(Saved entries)
=== Section Start ===

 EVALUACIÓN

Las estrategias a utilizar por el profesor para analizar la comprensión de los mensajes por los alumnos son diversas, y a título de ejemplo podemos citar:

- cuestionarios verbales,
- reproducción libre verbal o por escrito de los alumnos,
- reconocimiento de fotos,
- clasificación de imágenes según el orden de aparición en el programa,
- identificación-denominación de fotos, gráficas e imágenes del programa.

=== Section End ===
=== Section Start ===

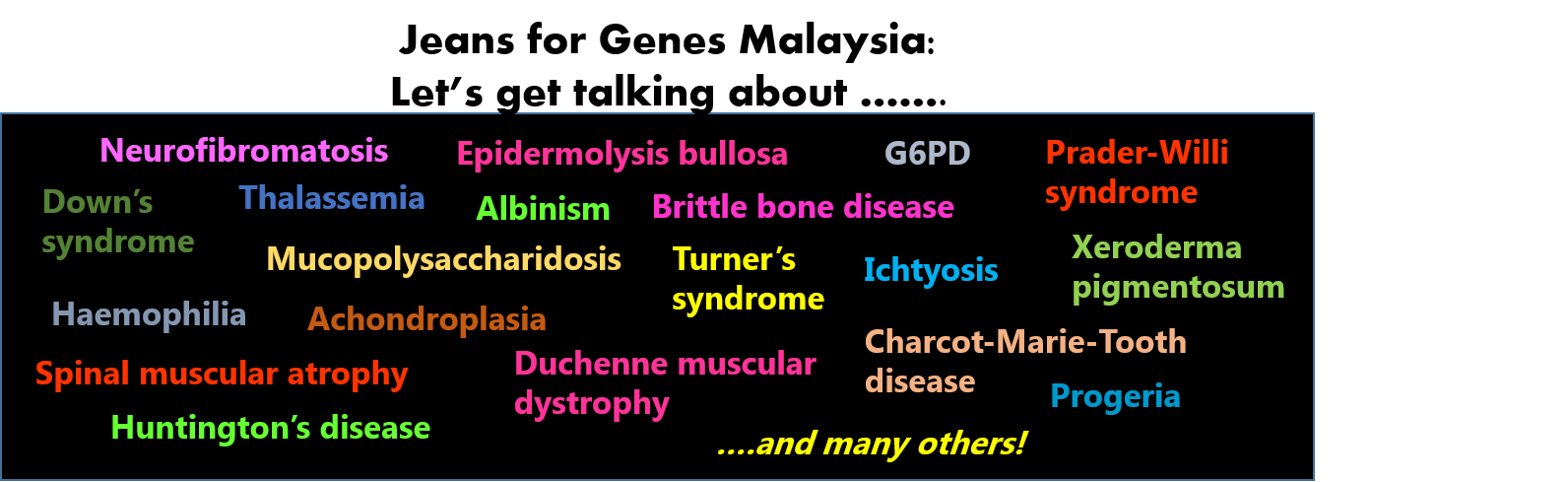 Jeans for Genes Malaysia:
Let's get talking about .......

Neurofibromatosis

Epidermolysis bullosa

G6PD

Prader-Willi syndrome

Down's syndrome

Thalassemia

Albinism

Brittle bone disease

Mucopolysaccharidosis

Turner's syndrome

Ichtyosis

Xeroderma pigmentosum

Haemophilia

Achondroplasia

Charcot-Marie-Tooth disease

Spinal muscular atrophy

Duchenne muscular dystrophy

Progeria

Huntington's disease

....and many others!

=== Section End ===

ABOUT THIS TASK
Out of the data above, transcribe exactly and only the lines starting with the line that has "Las estrategias a" and going on through the line that has "- identificación-denominación de", both included.

RESULT BELOW
Las estrategias a utilizar por el profesor para analizar la comprensión de los mensajes por los alumnos son diversas, y a título de ejemplo podemos citar:

- cuestionarios verbales,
- reproducción libre verbal o por escrito de los alumnos,
- reconocimiento de fotos,
- clasificación de imágenes según el orden de aparición en el programa,
- identificación-denominación de fotos, gráficas e imágenes del programa.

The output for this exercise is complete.